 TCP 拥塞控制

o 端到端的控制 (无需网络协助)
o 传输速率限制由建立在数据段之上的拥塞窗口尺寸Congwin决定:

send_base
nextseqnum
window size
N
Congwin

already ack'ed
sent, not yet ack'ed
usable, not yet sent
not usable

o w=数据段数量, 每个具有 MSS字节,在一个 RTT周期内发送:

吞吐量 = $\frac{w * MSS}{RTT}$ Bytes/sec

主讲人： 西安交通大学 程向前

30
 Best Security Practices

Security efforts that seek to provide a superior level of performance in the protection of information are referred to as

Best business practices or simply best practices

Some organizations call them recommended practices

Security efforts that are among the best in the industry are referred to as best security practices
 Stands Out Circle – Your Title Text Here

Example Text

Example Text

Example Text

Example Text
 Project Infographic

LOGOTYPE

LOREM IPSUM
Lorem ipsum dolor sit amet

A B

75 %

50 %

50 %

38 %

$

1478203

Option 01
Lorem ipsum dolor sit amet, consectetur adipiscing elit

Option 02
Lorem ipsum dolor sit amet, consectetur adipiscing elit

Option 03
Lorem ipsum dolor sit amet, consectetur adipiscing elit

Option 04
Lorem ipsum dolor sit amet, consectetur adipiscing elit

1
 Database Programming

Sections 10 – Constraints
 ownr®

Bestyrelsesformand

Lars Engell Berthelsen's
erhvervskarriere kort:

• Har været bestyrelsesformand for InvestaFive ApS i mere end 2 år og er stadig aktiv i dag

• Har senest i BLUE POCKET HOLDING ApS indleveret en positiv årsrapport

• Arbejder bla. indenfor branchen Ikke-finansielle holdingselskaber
□ □ □ □ □ □ □
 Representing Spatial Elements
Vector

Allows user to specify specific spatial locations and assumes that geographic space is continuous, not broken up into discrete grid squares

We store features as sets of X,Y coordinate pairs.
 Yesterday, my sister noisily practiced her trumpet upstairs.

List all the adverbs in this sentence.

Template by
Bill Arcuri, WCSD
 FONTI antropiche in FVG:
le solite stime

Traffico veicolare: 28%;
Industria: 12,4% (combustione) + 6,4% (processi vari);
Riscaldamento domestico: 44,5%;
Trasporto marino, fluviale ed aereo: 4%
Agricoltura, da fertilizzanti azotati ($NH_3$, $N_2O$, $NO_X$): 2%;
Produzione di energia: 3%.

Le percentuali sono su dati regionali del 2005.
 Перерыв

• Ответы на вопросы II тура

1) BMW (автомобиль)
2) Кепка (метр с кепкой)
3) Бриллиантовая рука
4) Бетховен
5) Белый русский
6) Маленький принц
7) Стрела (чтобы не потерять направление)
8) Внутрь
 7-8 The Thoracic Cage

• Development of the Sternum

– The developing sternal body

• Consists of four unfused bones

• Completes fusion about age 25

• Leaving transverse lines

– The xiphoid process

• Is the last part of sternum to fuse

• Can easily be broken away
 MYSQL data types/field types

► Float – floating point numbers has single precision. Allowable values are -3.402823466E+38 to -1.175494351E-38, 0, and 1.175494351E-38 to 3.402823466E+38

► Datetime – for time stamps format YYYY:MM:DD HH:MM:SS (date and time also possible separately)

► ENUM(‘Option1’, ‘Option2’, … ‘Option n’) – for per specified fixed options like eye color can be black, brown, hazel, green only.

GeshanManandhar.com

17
□ □ □ □ □ □ □
→ **Your task**
Reproduce, word for word and in full, only the lines above that start at the line with "вопросы II тура" and run through the line with "of the Sternum", both ends included.

→ **Exercise answer**
• Ответы на вопросы II тура

1) BMW (автомобиль)
2) Кепка (метр с кепкой)
3) Бриллиантовая рука
4) Бетховен
5) Белый русский
6) Маленький принц
7) Стрела (чтобы не потерять направление)
8) Внутрь
 7-8 The Thoracic Cage

• Development of the Sternum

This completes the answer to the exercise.